Bununla birlikte, bu yollar sadece Yasuke'yi gitmesi gereken yere götürür, genel keşif özgürlüğünü sınırlar ve düşman hareketlerini gözlemlemek için yüksek zemin kazanmayı zorlaştırır. Tek gizli yeteneği olan "acımasız suikast", yüksek ve göze çarpan bir engel içeren gizli bir hareketten daha fazla bir savaş açıcısıdır. Yine de, savaş ortaya çıktığında, Yasuke en iyi kılıç oyunu Assassin's Creed ile on yıldan fazla bir sürede gördü, çeşitli teknikler ve Naoe'nin gizli yaklaşımıyla keskin bir şekilde kontrast oluşturan bitirme hareketleri sunuyor.
Savaş ve gizli iki farklı karaktere ayrılması, Origins , Odyssey ve Valhalla gibi önceki oyunlarda görülen stillerin harmanlanmasını önler. Naoe'nin kırılganlığı, uzun süreli savaşa giremeyeceği anlamına gelir ve oyuncuları gizli ve yeniden konumlandırmaya güvenmeye zorlar. Buna karşılık, Yasuke'nin gücü oyunun en zorlu zorluklarına katlanmasına izin vererek savaşını onun gibi oynamak için zorlayıcı bir neden haline getiriyor.
Yasuke'nin tasarımı kasıtlıdır, ancak geleneksel suikastçının inanç deneyimi ile uzlaşmak zordur. Bayek ve Eivor gibi karakterler eylem bölgesine girerken, bir suikastçının inanç kahramanının temel yeteneklerini hala korudular. Yasuke, bir samuray olarak, gizli ve tırmanma becerileri eksikliğinde tematik olarak uygundur, ancak bu, onu kontrol ederken suikastçının inancını geleneksel anlamda oynayamayacağınız anlamına gelir.
Yasuke için asıl zorluk onun muadili Naoe. Mekanik olarak, yılların en iyi suikastçının inanç kahramanıdır ve Sengoku Dönemi Japonya'nın dikey mimarisine mükemmel bir şekilde uygun bir gizli araç seti. Naoe'nin oyunun Parkour'a daha gerçekçi yaklaşımıyla birleştiğinde, neredeyse her yere tırmanma yeteneği, çekirdek suikastçının inanç deneyimini geliştiriyor. Savaşı, Yasuke'ninki kadar etkili olsa da, savunmasızlığı ile dengeleniyor ve onu daha çok yönlü ve ilgi çekici bir karakter haline getiriyor.
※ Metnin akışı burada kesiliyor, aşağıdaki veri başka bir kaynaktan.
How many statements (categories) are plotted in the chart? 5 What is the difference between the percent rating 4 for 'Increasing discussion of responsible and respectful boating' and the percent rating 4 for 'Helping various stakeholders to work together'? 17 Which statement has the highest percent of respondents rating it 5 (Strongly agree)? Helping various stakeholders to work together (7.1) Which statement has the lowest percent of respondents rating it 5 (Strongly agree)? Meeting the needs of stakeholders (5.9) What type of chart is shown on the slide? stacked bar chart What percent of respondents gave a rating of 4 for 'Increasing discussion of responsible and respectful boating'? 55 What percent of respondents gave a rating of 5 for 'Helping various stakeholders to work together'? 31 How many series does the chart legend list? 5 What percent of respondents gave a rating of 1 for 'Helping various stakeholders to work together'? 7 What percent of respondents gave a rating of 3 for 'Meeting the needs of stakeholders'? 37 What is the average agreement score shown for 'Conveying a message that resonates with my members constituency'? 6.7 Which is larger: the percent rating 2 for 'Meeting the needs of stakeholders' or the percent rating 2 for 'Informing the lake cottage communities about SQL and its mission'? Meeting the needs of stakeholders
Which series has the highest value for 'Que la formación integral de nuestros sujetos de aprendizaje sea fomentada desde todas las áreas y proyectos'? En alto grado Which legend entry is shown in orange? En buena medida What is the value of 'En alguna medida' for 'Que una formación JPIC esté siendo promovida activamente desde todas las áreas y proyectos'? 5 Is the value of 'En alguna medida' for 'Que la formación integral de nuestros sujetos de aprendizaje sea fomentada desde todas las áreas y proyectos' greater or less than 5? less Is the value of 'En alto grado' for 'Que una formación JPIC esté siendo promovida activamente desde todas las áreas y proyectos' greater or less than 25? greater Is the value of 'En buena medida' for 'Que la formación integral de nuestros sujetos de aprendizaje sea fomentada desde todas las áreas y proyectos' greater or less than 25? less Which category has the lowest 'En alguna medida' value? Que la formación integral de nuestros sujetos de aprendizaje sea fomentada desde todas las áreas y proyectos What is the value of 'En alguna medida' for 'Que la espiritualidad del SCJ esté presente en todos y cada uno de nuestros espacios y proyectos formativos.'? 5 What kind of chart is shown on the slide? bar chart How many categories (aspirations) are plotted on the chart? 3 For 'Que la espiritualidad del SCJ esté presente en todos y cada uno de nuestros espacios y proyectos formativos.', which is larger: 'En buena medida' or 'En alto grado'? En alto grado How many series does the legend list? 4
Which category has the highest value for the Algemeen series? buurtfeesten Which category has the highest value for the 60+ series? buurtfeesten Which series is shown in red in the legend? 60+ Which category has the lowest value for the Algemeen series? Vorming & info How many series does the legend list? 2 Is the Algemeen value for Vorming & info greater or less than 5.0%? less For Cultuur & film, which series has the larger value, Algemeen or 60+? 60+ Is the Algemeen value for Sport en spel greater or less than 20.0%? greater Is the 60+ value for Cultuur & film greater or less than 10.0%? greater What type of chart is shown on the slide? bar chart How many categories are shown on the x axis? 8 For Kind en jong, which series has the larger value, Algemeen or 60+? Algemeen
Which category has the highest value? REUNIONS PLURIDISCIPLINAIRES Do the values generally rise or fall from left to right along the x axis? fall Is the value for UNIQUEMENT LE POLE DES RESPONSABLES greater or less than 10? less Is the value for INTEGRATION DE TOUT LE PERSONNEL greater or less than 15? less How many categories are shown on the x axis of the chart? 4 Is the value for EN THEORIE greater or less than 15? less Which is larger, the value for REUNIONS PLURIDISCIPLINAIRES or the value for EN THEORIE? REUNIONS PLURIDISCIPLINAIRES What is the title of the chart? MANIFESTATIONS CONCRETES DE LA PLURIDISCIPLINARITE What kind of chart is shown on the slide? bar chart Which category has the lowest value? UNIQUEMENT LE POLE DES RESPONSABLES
Cevaplar SonuçlarıNaoe, tırmanma yollarını değerlendirme ve boğuşma kancası için çapa noktaları bulma ihtiyacı gibi Yasuke'yi şekillendiren aynı tasarım değişikliklerinden yararlanır. Bu unsurlar, açık dünyayı bir suikastçının Creed Sandbox'a dönüştürüyor, burada Naoe'nin savaşı, daha az dayanıklılıkla da olsa, Yasuke'ninki kadar acımasızca şiddetli ve etkili hissediyor. Bu soruyu gündeme getiriyor: Naoe daha eksiksiz bir suikastçının inanç deneyimi sunduğunda neden Yasuke olarak oynayın?
Ubisoft'un Yasuke ve Naoe ile iki farklı oyun tarzı sunma niyeti, çift kenarlı bir kılıç yaratıyor. Yasuke'nin eşsiz yaklaşımı yeni ve çekici bir deneyim sunar, ancak aynı zamanda Assassin'in inancının temel fikirlerine karşıdır. Savaşının heyecanı için her zaman Yasuke'ye döneceğim, ancak Naoe'nin gözlerinden Gölgelerin dünyasını gerçekten keşfedeceğim. Çünkü Naoe olarak oynadığımda Assassin's Creed oynadığımı hissediyorum.